**TASK TO CARRY OUT**. From the listing below, copy out word for word the part that opens with the line containing "What is the overall" and closes with the line containing "0.37 meters".

**INFORMATION SHOWN**.
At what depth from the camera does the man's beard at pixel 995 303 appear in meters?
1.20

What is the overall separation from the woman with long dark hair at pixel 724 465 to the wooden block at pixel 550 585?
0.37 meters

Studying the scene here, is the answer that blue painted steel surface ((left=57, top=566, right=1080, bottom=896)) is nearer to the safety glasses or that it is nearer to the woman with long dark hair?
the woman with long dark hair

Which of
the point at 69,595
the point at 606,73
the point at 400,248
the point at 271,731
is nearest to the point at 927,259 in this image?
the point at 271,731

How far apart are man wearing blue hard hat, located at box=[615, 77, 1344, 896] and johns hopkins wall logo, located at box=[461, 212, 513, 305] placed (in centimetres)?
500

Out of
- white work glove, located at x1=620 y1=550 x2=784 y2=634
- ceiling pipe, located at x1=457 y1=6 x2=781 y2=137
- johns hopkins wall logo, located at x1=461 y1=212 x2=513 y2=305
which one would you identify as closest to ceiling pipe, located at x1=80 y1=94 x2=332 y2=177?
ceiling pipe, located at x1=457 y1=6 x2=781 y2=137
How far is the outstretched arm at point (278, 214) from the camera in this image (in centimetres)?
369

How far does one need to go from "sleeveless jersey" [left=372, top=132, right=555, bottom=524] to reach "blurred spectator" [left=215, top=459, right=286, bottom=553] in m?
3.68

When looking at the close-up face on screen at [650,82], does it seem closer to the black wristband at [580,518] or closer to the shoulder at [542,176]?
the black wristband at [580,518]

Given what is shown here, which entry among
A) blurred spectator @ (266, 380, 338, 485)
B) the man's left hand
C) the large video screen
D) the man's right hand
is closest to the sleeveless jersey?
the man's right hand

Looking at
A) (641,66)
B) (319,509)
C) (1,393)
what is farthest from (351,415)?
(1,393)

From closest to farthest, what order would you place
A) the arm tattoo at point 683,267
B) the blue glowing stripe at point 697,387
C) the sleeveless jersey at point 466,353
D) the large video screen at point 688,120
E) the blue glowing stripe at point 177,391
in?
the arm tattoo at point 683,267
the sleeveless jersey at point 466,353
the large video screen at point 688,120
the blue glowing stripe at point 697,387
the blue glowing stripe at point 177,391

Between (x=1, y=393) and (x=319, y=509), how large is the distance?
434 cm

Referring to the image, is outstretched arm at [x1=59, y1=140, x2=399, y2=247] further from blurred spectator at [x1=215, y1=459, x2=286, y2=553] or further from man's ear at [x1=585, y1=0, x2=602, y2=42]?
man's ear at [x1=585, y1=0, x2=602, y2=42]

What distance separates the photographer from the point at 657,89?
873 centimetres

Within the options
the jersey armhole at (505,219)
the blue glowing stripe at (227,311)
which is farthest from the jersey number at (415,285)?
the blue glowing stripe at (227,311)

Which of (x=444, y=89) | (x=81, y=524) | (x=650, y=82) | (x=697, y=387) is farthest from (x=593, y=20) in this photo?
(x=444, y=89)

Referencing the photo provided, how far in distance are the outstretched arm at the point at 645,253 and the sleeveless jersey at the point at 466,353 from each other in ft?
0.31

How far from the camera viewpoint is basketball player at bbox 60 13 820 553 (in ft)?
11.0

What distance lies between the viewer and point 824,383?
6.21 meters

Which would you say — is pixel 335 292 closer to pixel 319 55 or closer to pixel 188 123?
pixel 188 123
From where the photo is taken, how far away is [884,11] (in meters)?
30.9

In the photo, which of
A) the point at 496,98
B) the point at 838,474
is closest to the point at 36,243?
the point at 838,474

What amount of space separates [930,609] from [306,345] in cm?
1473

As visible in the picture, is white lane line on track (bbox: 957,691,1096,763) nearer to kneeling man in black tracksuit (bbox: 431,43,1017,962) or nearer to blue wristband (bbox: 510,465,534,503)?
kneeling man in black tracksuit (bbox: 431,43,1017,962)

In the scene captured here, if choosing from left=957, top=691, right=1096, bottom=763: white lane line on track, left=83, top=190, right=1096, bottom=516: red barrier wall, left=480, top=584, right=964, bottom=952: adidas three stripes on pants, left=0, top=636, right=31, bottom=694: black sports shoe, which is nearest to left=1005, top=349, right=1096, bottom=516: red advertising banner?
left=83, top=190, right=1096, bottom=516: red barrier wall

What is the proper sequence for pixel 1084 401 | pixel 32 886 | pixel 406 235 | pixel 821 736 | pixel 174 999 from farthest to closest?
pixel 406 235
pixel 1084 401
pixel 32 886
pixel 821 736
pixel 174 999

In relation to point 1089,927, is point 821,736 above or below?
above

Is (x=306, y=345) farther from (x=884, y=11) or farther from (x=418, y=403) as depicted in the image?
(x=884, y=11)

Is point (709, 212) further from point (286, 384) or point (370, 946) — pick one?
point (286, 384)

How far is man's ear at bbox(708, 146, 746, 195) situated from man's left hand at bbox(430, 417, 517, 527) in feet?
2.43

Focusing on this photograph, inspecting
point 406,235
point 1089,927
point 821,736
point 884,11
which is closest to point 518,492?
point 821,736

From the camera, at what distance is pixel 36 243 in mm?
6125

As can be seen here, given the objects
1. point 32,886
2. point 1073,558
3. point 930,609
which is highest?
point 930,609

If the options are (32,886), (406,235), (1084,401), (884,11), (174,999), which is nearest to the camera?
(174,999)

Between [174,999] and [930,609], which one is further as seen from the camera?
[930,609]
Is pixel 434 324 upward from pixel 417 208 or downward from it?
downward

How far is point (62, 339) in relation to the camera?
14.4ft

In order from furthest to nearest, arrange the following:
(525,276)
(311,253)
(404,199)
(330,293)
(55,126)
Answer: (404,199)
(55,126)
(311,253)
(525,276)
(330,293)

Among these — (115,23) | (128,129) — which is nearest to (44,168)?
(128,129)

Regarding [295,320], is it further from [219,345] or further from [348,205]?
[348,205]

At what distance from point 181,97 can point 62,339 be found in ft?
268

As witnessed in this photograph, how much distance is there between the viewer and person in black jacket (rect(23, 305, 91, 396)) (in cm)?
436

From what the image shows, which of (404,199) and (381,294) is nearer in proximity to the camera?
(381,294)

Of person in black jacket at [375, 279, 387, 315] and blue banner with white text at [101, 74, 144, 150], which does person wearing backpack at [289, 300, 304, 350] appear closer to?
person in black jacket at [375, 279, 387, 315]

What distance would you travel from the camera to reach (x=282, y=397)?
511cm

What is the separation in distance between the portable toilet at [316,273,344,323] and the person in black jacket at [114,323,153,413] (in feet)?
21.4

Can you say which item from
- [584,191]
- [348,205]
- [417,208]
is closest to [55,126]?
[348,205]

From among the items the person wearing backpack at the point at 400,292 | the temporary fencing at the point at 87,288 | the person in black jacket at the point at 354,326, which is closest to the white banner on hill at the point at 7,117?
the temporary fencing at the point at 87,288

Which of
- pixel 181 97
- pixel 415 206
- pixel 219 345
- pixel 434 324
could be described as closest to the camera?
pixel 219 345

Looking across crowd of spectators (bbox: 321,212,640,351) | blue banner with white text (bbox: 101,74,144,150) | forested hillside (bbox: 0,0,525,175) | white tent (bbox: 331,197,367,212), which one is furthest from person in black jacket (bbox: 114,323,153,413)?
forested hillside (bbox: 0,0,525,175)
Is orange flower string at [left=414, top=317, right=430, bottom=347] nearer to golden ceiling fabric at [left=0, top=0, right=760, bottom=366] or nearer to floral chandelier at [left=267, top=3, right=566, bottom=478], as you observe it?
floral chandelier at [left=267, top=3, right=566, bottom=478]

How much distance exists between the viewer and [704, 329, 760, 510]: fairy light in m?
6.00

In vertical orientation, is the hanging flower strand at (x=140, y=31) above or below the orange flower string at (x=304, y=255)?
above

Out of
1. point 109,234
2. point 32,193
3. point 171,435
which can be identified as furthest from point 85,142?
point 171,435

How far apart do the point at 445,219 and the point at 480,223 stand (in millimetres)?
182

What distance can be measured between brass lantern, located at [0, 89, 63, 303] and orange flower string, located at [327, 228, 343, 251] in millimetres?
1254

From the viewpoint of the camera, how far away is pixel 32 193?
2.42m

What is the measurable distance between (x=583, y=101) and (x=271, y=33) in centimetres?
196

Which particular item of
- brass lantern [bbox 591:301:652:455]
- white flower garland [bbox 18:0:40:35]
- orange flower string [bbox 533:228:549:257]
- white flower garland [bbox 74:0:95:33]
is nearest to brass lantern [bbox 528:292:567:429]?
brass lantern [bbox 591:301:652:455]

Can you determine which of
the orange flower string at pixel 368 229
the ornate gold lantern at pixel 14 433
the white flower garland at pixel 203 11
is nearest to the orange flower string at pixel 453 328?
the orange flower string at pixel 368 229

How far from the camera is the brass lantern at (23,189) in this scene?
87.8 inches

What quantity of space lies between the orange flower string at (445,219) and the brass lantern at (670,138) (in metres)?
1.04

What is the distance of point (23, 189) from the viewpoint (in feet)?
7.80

**WRITTEN ANSWER**.
What is the overall separation from the woman with long dark hair at pixel 724 465 to the wooden block at pixel 550 585?
0.37 meters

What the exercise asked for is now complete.